Output exactly the lines between the line that contains "Of (x=210, y=91)" and the last line of the material, counting both.

-- begin --

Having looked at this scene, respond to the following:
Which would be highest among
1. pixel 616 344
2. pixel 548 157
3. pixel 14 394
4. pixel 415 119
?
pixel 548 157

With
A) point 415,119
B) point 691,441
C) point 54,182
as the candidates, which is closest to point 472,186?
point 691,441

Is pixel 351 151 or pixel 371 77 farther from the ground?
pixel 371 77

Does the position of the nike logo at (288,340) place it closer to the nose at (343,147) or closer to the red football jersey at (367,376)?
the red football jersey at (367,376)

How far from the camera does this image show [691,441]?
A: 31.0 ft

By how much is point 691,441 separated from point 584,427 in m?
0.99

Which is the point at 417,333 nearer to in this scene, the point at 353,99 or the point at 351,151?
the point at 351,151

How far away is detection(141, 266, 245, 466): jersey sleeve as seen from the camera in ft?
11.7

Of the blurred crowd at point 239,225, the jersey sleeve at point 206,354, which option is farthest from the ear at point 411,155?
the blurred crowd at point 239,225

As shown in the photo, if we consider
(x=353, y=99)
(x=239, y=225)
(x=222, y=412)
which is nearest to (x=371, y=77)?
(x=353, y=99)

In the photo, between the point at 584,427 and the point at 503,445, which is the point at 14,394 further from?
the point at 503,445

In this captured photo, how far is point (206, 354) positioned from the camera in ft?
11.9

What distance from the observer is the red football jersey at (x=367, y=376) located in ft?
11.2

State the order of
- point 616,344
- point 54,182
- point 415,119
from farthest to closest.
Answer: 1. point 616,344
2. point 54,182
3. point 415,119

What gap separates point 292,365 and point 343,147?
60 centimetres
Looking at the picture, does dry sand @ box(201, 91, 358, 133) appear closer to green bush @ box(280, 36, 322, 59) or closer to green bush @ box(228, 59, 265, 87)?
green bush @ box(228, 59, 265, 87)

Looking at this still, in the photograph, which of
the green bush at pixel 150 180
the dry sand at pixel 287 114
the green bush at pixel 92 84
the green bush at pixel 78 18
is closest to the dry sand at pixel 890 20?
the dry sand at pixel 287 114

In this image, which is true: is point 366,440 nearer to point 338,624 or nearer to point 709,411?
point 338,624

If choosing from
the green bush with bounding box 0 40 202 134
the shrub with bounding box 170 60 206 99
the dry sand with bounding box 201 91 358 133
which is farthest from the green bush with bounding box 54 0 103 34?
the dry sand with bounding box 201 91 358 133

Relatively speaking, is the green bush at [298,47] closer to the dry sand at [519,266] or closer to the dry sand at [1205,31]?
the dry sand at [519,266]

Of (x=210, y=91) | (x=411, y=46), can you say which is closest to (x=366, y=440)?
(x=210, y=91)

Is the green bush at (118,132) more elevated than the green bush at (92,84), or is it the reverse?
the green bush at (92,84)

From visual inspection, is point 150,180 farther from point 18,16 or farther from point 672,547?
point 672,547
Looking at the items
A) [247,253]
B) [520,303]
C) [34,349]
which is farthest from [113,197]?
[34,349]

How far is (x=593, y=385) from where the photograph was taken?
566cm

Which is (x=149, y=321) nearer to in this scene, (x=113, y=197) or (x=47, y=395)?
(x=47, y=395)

-- end --

• REPLY
Of (x=210, y=91) | (x=411, y=46), can you say which is closest to (x=366, y=440)?
(x=210, y=91)

Is the green bush at (118,132) more elevated than the green bush at (92,84), or is it the reverse?
the green bush at (92,84)

From visual inspection, is point 150,180 farther from point 18,16 or farther from point 672,547?
point 672,547
Looking at the items
A) [247,253]
B) [520,303]
C) [34,349]
which is farthest from [113,197]?
[34,349]

How far is (x=593, y=385) from where the photograph was taken?
566cm

Which is (x=149, y=321) nearer to in this scene, (x=113, y=197) or (x=47, y=395)?
(x=47, y=395)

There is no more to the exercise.